Run bin/test. It'll run Jest atop a mock database and mock storage systems.

If you modify dependencies, Ctrl+C and restart.

Adding a test case

  1. Choose a unique test-case ID and a slug: e.g., 123-test-wrong-slug.
  2. Add files to test/data/wf-123/datapackage.json. See other files for examples.
  3. Optionally (depending on what you're testing), add test/data/wf-123/r1/datapackage.json and test/data/wf-123/r1/data/*.
  4. Add SQL to test/sql/123-test-wrong-slug.sql. See other files for examples.
  5. Add test to test/*.ts. Be sure the test name incluess test-case ID: e.g., test('123. something something something', async () => {...}).

Being consistent about test IDs lets us easily detect unused files so we can delete them.

Running

For developing: use cjworkbench's bin/dev start.

If you want to test this dev server before committing, in your cjworkbench development environment, disable the cjworkbench-included api and run this one instead.

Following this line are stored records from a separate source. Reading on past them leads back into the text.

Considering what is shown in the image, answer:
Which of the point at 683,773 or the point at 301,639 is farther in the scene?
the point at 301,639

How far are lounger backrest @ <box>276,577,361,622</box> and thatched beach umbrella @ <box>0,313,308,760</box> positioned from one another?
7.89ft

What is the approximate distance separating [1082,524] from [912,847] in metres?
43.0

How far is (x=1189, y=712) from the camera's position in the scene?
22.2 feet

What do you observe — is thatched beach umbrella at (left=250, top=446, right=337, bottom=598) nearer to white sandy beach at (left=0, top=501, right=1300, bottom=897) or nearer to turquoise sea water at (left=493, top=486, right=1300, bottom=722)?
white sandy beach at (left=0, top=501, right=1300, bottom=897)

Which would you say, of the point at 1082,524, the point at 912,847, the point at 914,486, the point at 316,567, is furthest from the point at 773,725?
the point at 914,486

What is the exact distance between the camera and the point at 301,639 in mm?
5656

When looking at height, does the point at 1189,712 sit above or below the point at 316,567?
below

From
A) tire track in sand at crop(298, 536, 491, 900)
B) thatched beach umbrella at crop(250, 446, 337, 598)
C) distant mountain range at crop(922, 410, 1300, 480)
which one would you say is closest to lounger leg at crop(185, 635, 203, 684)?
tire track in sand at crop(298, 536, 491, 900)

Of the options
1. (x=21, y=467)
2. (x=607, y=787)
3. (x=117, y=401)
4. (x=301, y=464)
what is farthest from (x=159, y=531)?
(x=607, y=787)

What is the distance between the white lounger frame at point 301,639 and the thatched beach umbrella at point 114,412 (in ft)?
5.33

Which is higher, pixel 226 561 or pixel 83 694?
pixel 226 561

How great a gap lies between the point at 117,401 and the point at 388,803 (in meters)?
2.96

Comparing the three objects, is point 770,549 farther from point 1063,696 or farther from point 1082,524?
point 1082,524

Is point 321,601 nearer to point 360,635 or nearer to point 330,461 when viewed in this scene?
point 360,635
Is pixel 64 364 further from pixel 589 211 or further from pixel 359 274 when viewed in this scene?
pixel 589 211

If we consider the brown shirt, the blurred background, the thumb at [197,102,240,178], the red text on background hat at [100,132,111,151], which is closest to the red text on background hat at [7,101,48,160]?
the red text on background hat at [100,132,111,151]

bin/dev start --scale api=0
../cjworkbench-api/bin/run-in-cjworkbench-bin/dev/environment.sh

Environment variables

When deploying, consider all these:

  • PGHOST, PGUSER, PGPASSWORD, PGDATABASE: database parameters
  • CJW_STORAGE_ENGINE: gcs or s3
  • CJW_STORAGE_ENDPOINT: e.g., https://s3.us-east-1.amazonaws.com
  • CJW_STORAGE_BUCKET: something like datasets.workbenchdata.com
  • GOOGLE_APPLICATION_CREDENTIALS, AWS_ACCESS_KEY_ID, AWS_SECRET_ACCESS_KEY, etc.: we rely on S3 and Google Storage libraries to read authentication info from your environment. They can use these environment variables; they can use your Kubernetes pod's metadata service; and so on.

Health checks

GET /healthz should return 200 OK with {"database":"ok","storage":"ok"}.

License

Copyright (c) 2021 Tables, Inc. Released under the AGPL-3.0 license. See LICENSE.